Macquarie said its 580p-a-share offer represented "attractive value" for the LSE because the value of the exchange had been inflated by the bid speculation.

The price has previously been rejected by the LSE board as too low, but Macquarie said its decision to go hostile was taken after holding talks with shareholders of the exchange.

Macquarie, which has completed its examination of the LSE's books, did not expect its offer to cause any major competition concerns.

This is in contrast to previous takeover proposals from pan-European exchange Euronext and German rival Deutsche Boerse, which were conditionally cleared by the Competition Commission after an inquiry.

Macquarie, which has established MLX as its bid vehicle, said the LSE would continue to have its headquarters and be managed in London.

It assured customers that they would continue to be represented on the LSE board and it had no intention of introducing major hikes in prices for broker or information services.

Jim Craig, director of MLX and head of Macquarie Europe, said the offer was a full price even though the LSE board described it last week as "derisory".

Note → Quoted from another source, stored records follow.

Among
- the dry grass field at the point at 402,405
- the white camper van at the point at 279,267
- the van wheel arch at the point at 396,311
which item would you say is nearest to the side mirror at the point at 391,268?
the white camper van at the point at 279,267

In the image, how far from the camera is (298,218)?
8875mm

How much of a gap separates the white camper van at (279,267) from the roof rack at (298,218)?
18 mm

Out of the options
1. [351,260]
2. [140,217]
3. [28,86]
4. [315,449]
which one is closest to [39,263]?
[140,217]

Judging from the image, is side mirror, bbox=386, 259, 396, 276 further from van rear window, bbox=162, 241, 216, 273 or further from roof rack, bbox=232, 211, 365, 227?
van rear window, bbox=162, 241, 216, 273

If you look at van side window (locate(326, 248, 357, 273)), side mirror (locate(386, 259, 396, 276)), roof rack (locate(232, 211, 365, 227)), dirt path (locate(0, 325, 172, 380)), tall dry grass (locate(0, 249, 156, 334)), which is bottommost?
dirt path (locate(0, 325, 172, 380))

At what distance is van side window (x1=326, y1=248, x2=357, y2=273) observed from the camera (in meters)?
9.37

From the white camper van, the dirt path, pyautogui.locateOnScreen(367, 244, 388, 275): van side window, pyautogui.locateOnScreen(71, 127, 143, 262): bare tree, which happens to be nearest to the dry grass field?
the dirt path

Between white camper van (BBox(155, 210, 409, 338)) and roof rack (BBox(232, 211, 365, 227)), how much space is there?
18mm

He said: "What we've heard from shareholders is that a cash offer is an attractive thing, so based on those discussions we have had the encouragement to proceed."

Shares in the London Stock Exchange changed hands at 618p today as investors took the view that Macquarie would have to sweeten its bid to win control or Euronext may weigh in with a formal offer.

However, Mr Craig would not be drawn on whether the bank would be prepared to raise its bid if it failed to win the backing of shareholders.

Concerns among investors about potential corporate governance issues led Macquarie to commit itself to ensuring that the LSE board will continue to have a majority of independent non-executive directors if it takes over.